I stood there for all of two seconds, then I was throwing the door open and running out after him. He was already halfway to his car when I called out, "Garrett...don't leave. I'm sorry."
He just threw a dismissive hand up over his head and snarled at me, "I'll be back later, when I cool down."
That "later" ended up being three hours later, and I worried a trail in my rug from pacing back and forth. Was I wrong in not telling him what happened? I truly didn't want him to worry. I truly didn't want to mess his game up. Aren't those noble reasons? And besides...it's not like we're married or anything.
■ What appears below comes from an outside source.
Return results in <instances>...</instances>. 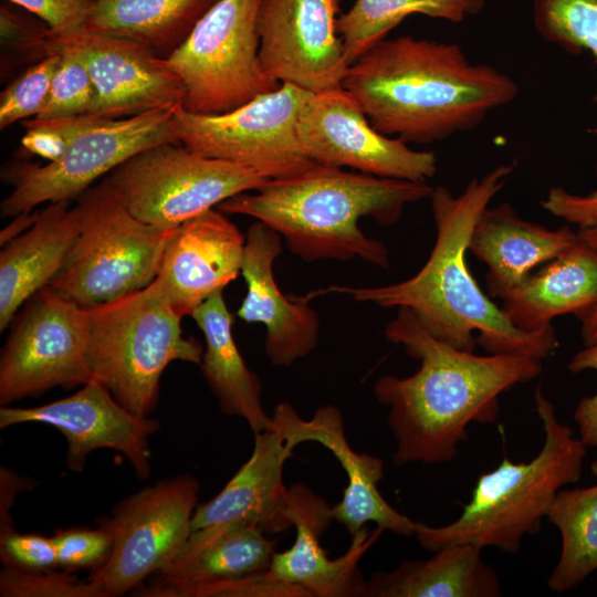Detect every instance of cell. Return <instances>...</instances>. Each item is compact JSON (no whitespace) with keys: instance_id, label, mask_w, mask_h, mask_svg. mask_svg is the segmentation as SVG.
<instances>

I mean...seriously...we've been seeing each other only a little over a month.
By the time he came back, I'd gone from feeling guilty to having a full head of steam myself. How dare he get mad at me? I'm the one with cancer...not him. It's my life, not his, so I should get to call the shots.
It wasn't pretty when he walked back in. I laid into him, calling him overprotective and smothering. He gave it right back to me, calling me insensitive and self-absorbed. I almost kicked him in the nuts over that, but then all my anger drained away when he pulled me roughly in to his body and practically wrapped himself around me.
"Please don't punish me for caring about you," he murmured with his face pressed into my neck. His words were truly pained, and guilt lanced back through me again. "And please don't shut me out again. I'm in this all the way with you, and I need you to be all the way in with me. Give me that respect, at least."
That was it. I was done for. His words were spoken with a genuine need to be a part of this with me. He had taken this responsibility on his shoulders, and the price of caring for me was having to worry about me as well. But he had made it clear it was something that he wanted to do, and when I prevented that, I was not giving him the respect he deserved.